**Exercise description**
A word-for-word transcription of the listing is all that is needed.

**Records provided**
::::::::::
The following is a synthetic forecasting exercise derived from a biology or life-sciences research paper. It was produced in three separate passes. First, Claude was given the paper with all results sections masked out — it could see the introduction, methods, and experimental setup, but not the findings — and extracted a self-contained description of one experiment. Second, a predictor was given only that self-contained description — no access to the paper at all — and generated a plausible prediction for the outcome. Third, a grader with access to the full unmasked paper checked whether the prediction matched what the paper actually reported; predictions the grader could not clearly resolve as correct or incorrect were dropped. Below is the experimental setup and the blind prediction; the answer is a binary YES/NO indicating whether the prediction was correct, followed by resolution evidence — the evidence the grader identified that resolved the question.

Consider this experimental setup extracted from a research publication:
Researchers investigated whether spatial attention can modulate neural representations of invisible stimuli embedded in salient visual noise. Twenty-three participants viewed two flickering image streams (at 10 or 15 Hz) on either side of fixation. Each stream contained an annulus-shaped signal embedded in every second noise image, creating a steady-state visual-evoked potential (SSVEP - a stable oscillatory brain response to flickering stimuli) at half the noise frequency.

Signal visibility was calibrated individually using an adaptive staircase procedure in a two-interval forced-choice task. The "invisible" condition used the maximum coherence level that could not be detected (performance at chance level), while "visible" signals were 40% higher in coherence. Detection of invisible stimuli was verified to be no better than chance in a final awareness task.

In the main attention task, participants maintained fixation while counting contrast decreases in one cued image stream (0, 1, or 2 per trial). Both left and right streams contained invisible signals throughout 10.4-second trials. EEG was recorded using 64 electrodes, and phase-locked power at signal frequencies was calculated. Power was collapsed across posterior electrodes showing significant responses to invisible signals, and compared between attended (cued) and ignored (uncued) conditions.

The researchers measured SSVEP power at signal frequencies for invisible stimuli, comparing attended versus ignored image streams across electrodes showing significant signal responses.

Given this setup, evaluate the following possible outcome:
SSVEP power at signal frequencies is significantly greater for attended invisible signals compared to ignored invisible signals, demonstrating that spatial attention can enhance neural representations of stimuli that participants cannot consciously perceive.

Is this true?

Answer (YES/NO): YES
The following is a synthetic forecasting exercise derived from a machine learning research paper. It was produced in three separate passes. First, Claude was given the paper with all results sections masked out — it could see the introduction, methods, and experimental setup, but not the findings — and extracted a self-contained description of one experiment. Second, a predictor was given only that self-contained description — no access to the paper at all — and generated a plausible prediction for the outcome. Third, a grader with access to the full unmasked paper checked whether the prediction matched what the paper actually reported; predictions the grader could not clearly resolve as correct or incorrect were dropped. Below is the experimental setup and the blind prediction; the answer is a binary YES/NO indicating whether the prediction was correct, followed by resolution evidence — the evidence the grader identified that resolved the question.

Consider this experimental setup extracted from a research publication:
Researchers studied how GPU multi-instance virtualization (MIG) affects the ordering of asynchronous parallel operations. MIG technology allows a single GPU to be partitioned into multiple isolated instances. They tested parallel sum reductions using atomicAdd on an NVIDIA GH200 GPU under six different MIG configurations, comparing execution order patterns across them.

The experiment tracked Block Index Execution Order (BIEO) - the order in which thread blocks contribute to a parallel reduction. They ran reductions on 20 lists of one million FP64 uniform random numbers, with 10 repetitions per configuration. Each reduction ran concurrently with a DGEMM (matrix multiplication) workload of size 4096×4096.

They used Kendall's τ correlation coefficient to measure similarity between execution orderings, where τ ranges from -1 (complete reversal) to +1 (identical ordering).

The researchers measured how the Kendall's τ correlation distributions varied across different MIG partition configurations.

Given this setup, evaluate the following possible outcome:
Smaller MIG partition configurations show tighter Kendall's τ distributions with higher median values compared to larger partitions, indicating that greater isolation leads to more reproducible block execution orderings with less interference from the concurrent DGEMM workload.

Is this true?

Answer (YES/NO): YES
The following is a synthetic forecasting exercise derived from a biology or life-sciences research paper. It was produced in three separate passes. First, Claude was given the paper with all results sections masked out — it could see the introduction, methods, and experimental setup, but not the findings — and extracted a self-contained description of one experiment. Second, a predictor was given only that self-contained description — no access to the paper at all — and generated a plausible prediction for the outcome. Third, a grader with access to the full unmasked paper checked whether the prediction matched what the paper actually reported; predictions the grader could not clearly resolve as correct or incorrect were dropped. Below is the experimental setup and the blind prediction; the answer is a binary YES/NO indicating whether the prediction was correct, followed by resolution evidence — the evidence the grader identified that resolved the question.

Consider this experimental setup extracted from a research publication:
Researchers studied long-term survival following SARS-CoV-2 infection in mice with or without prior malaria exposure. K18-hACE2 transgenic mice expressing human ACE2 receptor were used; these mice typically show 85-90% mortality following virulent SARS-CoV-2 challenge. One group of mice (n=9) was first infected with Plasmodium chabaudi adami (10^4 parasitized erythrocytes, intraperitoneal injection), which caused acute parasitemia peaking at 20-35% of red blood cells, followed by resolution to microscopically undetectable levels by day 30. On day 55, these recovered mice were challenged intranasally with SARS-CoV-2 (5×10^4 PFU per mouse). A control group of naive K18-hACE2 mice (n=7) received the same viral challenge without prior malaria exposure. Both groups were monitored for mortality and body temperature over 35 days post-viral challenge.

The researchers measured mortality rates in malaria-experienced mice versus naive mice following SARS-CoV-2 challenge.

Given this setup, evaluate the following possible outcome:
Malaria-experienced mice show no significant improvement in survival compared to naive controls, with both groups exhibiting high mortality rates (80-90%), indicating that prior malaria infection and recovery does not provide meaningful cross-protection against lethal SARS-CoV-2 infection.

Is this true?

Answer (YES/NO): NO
::::::::::
**Exercise result**
The following is a synthetic forecasting exercise derived from a biology or life-sciences research paper. It was produced in three separate passes. First, Claude was given the paper with all results sections masked out — it could see the introduction, methods, and experimental setup, but not the findings — and extracted a self-contained description of one experiment. Second, a predictor was given only that self-contained description — no access to the paper at all — and generated a plausible prediction for the outcome. Third, a grader with access to the full unmasked paper checked whether the prediction matched what the paper actually reported; predictions the grader could not clearly resolve as correct or incorrect were dropped. Below is the experimental setup and the blind prediction; the answer is a binary YES/NO indicating whether the prediction was correct, followed by resolution evidence — the evidence the grader identified that resolved the question.

Consider this experimental setup extracted from a research publication:
Researchers investigated whether spatial attention can modulate neural representations of invisible stimuli embedded in salient visual noise. Twenty-three participants viewed two flickering image streams (at 10 or 15 Hz) on either side of fixation. Each stream contained an annulus-shaped signal embedded in every second noise image, creating a steady-state visual-evoked potential (SSVEP - a stable oscillatory brain response to flickering stimuli) at half the noise frequency.

Signal visibility was calibrated individually using an adaptive staircase procedure in a two-interval forced-choice task. The "invisible" condition used the maximum coherence level that could not be detected (performance at chance level), while "visible" signals were 40% higher in coherence. Detection of invisible stimuli was verified to be no better than chance in a final awareness task.

In the main attention task, participants maintained fixation while counting contrast decreases in one cued image stream (0, 1, or 2 per trial). Both left and right streams contained invisible signals throughout 10.4-second trials. EEG was recorded using 64 electrodes, and phase-locked power at signal frequencies was calculated. Power was collapsed across posterior electrodes showing significant responses to invisible signals, and compared between attended (cued) and ignored (uncued) conditions.

The researchers measured SSVEP power at signal frequencies for invisible stimuli, comparing attended versus ignored image streams across electrodes showing significant signal responses.

Given this setup, evaluate the following possible outcome:
SSVEP power at signal frequencies is significantly greater for attended invisible signals compared to ignored invisible signals, demonstrating that spatial attention can enhance neural representations of stimuli that participants cannot consciously perceive.

Is this true?

Answer (YES/NO): YES
The following is a synthetic forecasting exercise derived from a machine learning research paper. It was produced in three separate passes. First, Claude was given the paper with all results sections masked out — it could see the introduction, methods, and experimental setup, but not the findings — and extracted a self-contained description of one experiment. Second, a predictor was given only that self-contained description — no access to the paper at all — and generated a plausible prediction for the outcome. Third, a grader with access to the full unmasked paper checked whether the prediction matched what the paper actually reported; predictions the grader could not clearly resolve as correct or incorrect were dropped. Below is the experimental setup and the blind prediction; the answer is a binary YES/NO indicating whether the prediction was correct, followed by resolution evidence — the evidence the grader identified that resolved the question.

Consider this experimental setup extracted from a research publication:
Researchers studied how GPU multi-instance virtualization (MIG) affects the ordering of asynchronous parallel operations. MIG technology allows a single GPU to be partitioned into multiple isolated instances. They tested parallel sum reductions using atomicAdd on an NVIDIA GH200 GPU under six different MIG configurations, comparing execution order patterns across them.

The experiment tracked Block Index Execution Order (BIEO) - the order in which thread blocks contribute to a parallel reduction. They ran reductions on 20 lists of one million FP64 uniform random numbers, with 10 repetitions per configuration. Each reduction ran concurrently with a DGEMM (matrix multiplication) workload of size 4096×4096.

They used Kendall's τ correlation coefficient to measure similarity between execution orderings, where τ ranges from -1 (complete reversal) to +1 (identical ordering).

The researchers measured how the Kendall's τ correlation distributions varied across different MIG partition configurations.

Given this setup, evaluate the following possible outcome:
Smaller MIG partition configurations show tighter Kendall's τ distributions with higher median values compared to larger partitions, indicating that greater isolation leads to more reproducible block execution orderings with less interference from the concurrent DGEMM workload.

Is this true?

Answer (YES/NO): YES
The following is a synthetic forecasting exercise derived from a biology or life-sciences research paper. It was produced in three separate passes. First, Claude was given the paper with all results sections masked out — it could see the introduction, methods, and experimental setup, but not the findings — and extracted a self-contained description of one experiment. Second, a predictor was given only that self-contained description — no access to the paper at all — and generated a plausible prediction for the outcome. Third, a grader with access to the full unmasked paper checked whether the prediction matched what the paper actually reported; predictions the grader could not clearly resolve as correct or incorrect were dropped. Below is the experimental setup and the blind prediction; the answer is a binary YES/NO indicating whether the prediction was correct, followed by resolution evidence — the evidence the grader identified that resolved the question.

Consider this experimental setup extracted from a research publication:
Researchers studied long-term survival following SARS-CoV-2 infection in mice with or without prior malaria exposure. K18-hACE2 transgenic mice expressing human ACE2 receptor were used; these mice typically show 85-90% mortality following virulent SARS-CoV-2 challenge. One group of mice (n=9) was first infected with Plasmodium chabaudi adami (10^4 parasitized erythrocytes, intraperitoneal injection), which caused acute parasitemia peaking at 20-35% of red blood cells, followed by resolution to microscopically undetectable levels by day 30. On day 55, these recovered mice were challenged intranasally with SARS-CoV-2 (5×10^4 PFU per mouse). A control group of naive K18-hACE2 mice (n=7) received the same viral challenge without prior malaria exposure. Both groups were monitored for mortality and body temperature over 35 days post-viral challenge.

The researchers measured mortality rates in malaria-experienced mice versus naive mice following SARS-CoV-2 challenge.

Given this setup, evaluate the following possible outcome:
Malaria-experienced mice show no significant improvement in survival compared to naive controls, with both groups exhibiting high mortality rates (80-90%), indicating that prior malaria infection and recovery does not provide meaningful cross-protection against lethal SARS-CoV-2 infection.

Is this true?

Answer (YES/NO): NO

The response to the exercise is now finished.